▸ Task prompt
Rewrite all the records with "camera" swapped for "viewer" and nothing else changed. Leave the pictures out of your answer.

* Start *

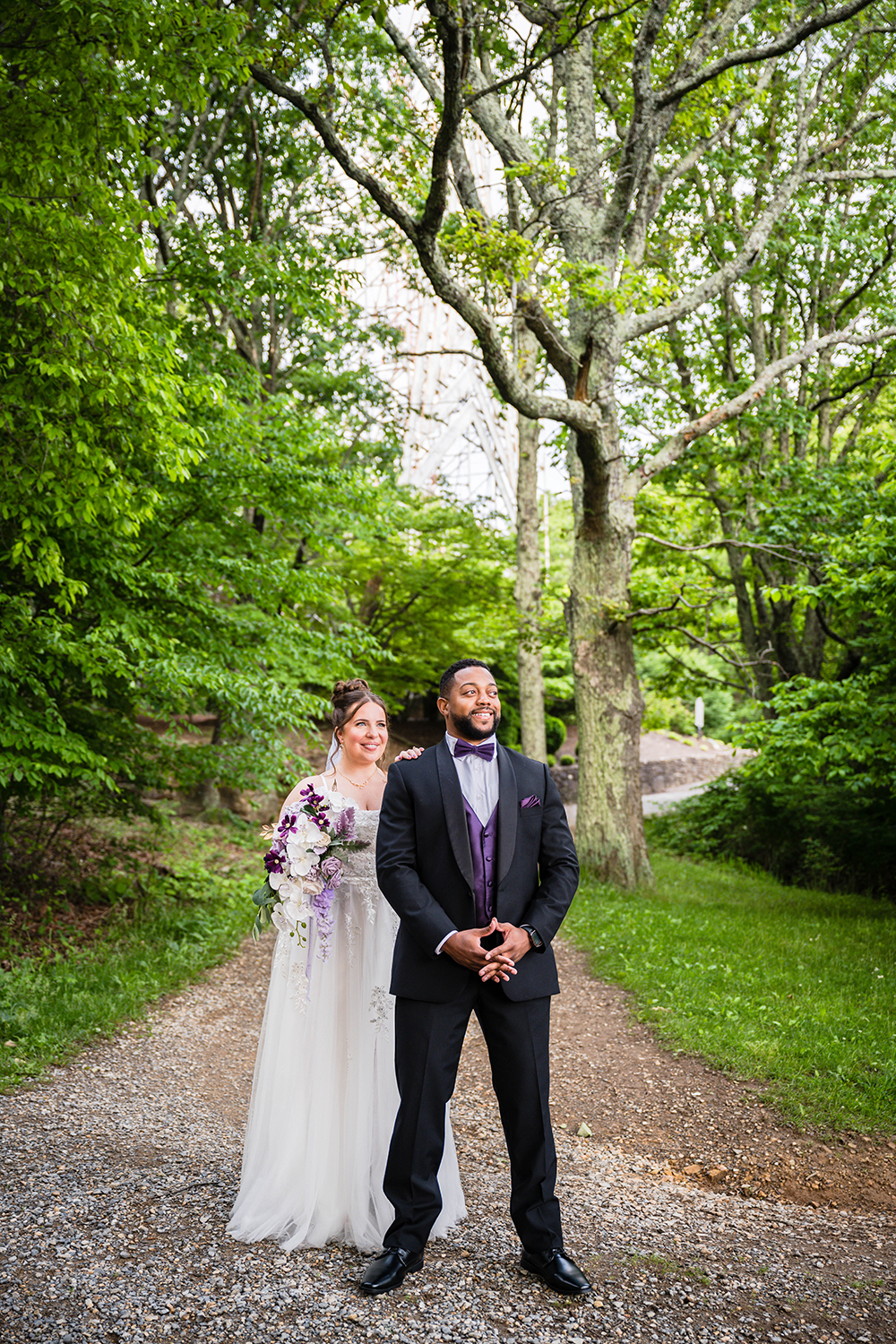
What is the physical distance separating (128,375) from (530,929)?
13.2 feet

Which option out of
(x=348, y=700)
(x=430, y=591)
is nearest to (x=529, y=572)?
(x=430, y=591)

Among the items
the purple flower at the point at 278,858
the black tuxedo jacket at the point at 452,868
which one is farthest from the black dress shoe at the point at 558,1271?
the purple flower at the point at 278,858

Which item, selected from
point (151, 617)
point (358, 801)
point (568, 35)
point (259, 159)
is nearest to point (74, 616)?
point (151, 617)

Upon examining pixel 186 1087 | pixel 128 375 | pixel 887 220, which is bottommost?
pixel 186 1087

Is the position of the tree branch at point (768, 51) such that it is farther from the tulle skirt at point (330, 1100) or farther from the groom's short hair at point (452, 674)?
the tulle skirt at point (330, 1100)

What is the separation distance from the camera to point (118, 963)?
7.32 m

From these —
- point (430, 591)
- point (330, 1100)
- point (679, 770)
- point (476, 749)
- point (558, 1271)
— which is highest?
point (430, 591)

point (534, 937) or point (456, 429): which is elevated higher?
point (456, 429)

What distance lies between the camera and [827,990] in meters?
6.91

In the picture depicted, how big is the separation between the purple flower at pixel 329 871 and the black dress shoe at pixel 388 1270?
133 centimetres

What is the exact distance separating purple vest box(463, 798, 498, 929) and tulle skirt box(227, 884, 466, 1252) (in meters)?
0.67

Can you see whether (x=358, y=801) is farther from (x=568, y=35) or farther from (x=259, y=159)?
(x=259, y=159)

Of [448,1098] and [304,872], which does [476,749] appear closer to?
[304,872]

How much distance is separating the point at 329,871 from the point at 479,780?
0.86 m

* End *

▸ Solution for this exercise
What is the physical distance separating (128,375) from (530,929)?
13.2 feet

Which option out of
(x=348, y=700)
(x=430, y=591)
is nearest to (x=529, y=572)?
(x=430, y=591)

Among the items
the purple flower at the point at 278,858
the black tuxedo jacket at the point at 452,868
which one is farthest from the black dress shoe at the point at 558,1271?
the purple flower at the point at 278,858

Which item, selected from
point (151, 617)
point (358, 801)
point (568, 35)
point (259, 159)
is nearest to point (74, 616)?
point (151, 617)

Upon examining pixel 186 1087 | pixel 128 375 | pixel 887 220, which is bottommost?
pixel 186 1087

Is the position of the tree branch at point (768, 51) such that it is farther from the tulle skirt at point (330, 1100) or farther from the groom's short hair at point (452, 674)?
the tulle skirt at point (330, 1100)

What is the separation distance from the viewer to point (118, 963)?
7.32 m

From these —
- point (430, 591)
- point (330, 1100)
- point (679, 770)
- point (476, 749)
- point (558, 1271)
— which is highest?
point (430, 591)

point (534, 937) or point (456, 429): which is elevated higher?
point (456, 429)

What distance lies between the viewer and [827,990] in meters?
6.91

In the picture depicted, how big is the separation between the purple flower at pixel 329 871 and the black dress shoe at pixel 388 1270?
133 centimetres

What is the exact distance separating purple vest box(463, 798, 498, 929) and tulle skirt box(227, 884, 466, 1252) (in meters)?
0.67

Can you see whether (x=358, y=801) is farther from (x=568, y=35) or farther from (x=259, y=159)?
(x=259, y=159)

Of [448,1098] and [304,872], which does [476,749] appear closer to?
[304,872]

How much distance is separating the point at 329,871 from the point at 479,780?
0.86 m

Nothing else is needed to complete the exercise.